Most investors were happy to see the calendars turn to June and put a dismal month of May in the rear view mirror. Global equity markets took their cues from Europe for most of the month, as anxiety over the impact of sovereign debt woes on global growth dominated financial headlines and caused a wave of risk aversion to wash over equity markets. The May flight to safe havens demonstrated the extent to which stock markets are now intertwined; despite encouraging data releases in the U.S. and other corners of the world, worries about the “euro zone drag” rippled throughout the global economy.
Finding the big “winners” from last month is a challenging task; securities plunged on Wall Street and in Beijing, and everywhere in between. The S&P 500 SPDR (SPY) lost almost 8%, while emerging markets ETFs plunged as much as 10% in a few short weeks. The vast majority of country- and sector-specific equity ETFs finished May deep in the red. But there were a few relatively bright spots. Below, we sort through the wreckage from the May collapse to highlight five equity ETFs that turned in relatively impressive performances last month (for more ETF insights, sign up for our free ETF newsletter):
5. Internet Infrastructure HOLDRS (IIH)
Miraculously, this ETF delivered a gain of 1.2% during May, making it one of the only equity funds to finish the month above water. Like most HOLDRS products, IIH is light on the diversification, spreading its holdings across only a handful of stocks; VeriSign and Akamai Technologies, which combine to make up about 70% of total assets, both finished May in the black, accounting for IIH’s big month (see Five Facts About HOLDRS Every ETF Investor Must Know).
4. Market Vectors Gold Miners ETF (GDX)
A surging dollar weighed on most commodity prices in May, but a flight by suddenly risk averse investors to safe havens gave gold a nice boost during the month. A spike in bullion prices–GLD added 3.1% during the month–helped to soften the blow for GDX, which tracks the NYSE Arca Gold Miners Index. This ETF finished the month down just 1.3%, while the more speculative Junior Gold Miners ETF (GDXJ) slid nearly 7% (see Definitive Guide To Gold ETFs).
3. Claymore/NYSE Arca Airline ETF (FAA)
The airline industry generally isn’t among utilities and staples in the group of usual suspects that perform relatively well during turbulent times. But FAA put up an impressive fight last month as hopes that a mega-merger would set off a wave of consolidation helped stocks hold their ground. FAA still lost about 3.7% on the month, but that was far better than most broad market ETFs (see Why The Airline ETF Is A Value Buy).
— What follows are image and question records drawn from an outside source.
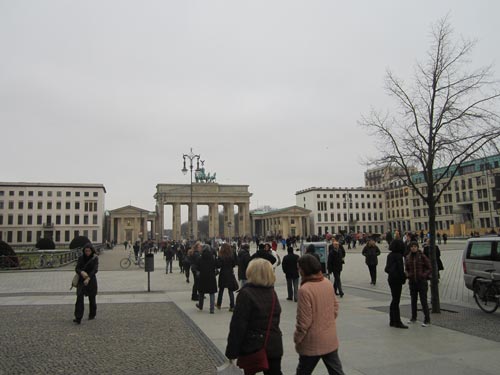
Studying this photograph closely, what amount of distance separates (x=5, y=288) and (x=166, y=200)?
94.2 meters

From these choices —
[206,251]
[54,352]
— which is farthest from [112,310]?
[54,352]

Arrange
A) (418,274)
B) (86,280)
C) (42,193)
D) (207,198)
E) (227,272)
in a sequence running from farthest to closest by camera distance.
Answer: (207,198), (42,193), (227,272), (86,280), (418,274)

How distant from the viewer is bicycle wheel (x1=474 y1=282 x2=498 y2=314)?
10.6 meters

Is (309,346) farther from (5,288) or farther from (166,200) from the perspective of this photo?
(166,200)

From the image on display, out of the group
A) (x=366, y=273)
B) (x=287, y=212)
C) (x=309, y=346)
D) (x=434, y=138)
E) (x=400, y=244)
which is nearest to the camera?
(x=309, y=346)

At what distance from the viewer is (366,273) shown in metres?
22.5

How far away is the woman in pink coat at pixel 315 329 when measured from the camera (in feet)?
14.6

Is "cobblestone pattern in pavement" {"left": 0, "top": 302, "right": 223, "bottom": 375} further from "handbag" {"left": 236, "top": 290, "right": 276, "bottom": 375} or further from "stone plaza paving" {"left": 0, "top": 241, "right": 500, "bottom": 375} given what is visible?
"handbag" {"left": 236, "top": 290, "right": 276, "bottom": 375}

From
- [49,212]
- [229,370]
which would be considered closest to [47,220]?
[49,212]

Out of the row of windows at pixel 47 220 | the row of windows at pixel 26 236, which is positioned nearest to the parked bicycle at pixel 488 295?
the row of windows at pixel 26 236

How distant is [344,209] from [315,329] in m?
136

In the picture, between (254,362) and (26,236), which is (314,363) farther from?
(26,236)

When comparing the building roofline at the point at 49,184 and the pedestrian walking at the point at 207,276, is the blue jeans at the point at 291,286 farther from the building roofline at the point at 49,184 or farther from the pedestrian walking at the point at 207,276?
the building roofline at the point at 49,184

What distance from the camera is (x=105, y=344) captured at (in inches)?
321
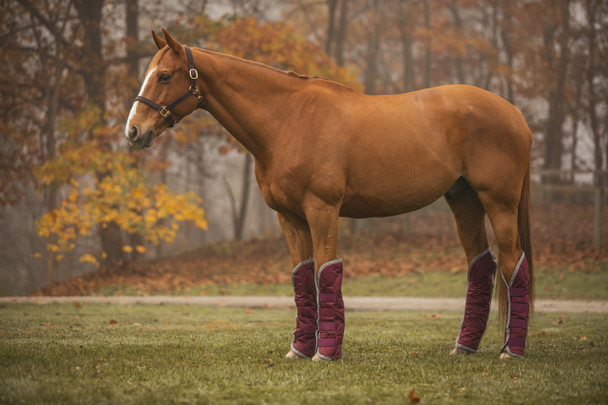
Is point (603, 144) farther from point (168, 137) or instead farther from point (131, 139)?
point (131, 139)

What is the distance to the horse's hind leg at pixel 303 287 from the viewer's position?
5.43 m

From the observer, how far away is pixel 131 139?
5.06 meters

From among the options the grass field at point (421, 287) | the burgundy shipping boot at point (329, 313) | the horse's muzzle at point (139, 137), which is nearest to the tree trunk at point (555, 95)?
the grass field at point (421, 287)

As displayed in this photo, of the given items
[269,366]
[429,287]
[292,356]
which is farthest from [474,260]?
[429,287]

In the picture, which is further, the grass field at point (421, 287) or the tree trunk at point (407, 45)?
the tree trunk at point (407, 45)

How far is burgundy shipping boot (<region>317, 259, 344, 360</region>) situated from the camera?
512cm

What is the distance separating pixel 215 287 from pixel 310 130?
10.5 m

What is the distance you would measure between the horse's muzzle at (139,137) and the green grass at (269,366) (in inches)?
69.0

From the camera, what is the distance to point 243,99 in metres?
5.40

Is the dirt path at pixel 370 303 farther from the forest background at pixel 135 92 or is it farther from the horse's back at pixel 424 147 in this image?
the horse's back at pixel 424 147

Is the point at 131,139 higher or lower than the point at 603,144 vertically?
lower

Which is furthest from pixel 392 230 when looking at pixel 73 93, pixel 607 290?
pixel 73 93

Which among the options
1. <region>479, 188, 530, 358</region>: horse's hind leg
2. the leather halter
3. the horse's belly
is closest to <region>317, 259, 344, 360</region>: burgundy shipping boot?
A: the horse's belly

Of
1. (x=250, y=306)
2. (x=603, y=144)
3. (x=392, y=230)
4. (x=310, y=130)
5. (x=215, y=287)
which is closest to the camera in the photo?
(x=310, y=130)
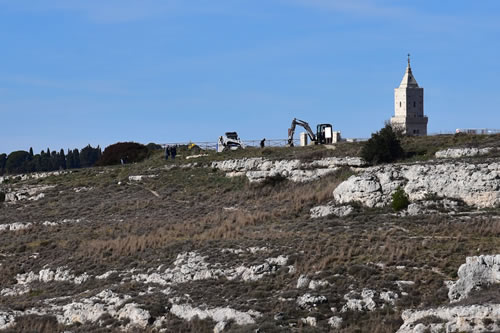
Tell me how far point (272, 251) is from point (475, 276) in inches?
465

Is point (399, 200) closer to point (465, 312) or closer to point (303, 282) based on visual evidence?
point (303, 282)

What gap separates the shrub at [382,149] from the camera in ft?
198

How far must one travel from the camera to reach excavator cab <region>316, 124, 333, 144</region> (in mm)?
76312

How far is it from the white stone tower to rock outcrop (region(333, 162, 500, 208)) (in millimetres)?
93977

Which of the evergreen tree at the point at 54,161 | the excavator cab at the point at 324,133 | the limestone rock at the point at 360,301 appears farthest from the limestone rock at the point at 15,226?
the evergreen tree at the point at 54,161

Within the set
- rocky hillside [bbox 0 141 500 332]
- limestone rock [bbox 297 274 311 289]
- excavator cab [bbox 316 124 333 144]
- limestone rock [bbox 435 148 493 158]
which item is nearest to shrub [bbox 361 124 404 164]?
rocky hillside [bbox 0 141 500 332]

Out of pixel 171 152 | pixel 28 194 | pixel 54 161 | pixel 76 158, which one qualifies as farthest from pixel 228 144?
pixel 76 158

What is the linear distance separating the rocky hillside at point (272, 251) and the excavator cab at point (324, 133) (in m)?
8.53

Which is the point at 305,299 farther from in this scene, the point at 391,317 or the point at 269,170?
the point at 269,170

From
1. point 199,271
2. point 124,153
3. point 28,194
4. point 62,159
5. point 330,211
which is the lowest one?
point 199,271

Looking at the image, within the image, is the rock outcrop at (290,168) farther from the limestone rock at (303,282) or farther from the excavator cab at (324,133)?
the limestone rock at (303,282)

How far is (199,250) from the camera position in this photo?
42656 millimetres

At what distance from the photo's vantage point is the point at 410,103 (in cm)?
14525

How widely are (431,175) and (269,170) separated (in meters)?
19.0
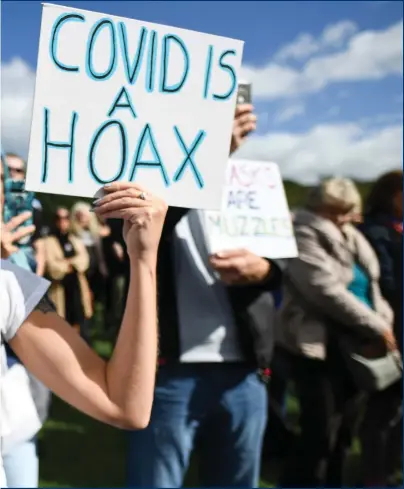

2. UBS E-TRACS S&P 500 Gold Hedged ETN (SPGH)
One of the newer ETNs available to U.S. investors, SPGH is also one of the most unique. The index underlying this product is designed to measure the performance of an investment strategy long the S&P 500 and hedged against fluctuations of the dollar relative to gold prices. The index does this by hedging beginning-of-period S&P 500 Total Return Index values with COMEX futures contracts. So in May, the blow of a plunging S&P 500 was softened by the exposure to gold prices; SPGH slid just 4.7%, about 320 basis points better than SPY (see Beyond SPY: Nine Alternatives S&P 500 ETFs).
1. Global X Financials ETF (CHIX)
May was a brutal month for domestic banks, as worries that increased regulation will eat into profit margins at Wall Street institutions. But in China, where banks act more as lending institutions than sellers of complex securities, the financial sector continues to boom. CHIX lost just 1.8% in May, as Chinese markets held up relatively well amidst the global turmoil (see Finding A Financial ETF Without The Political Risk).
Disclosure: No positions at time of writing.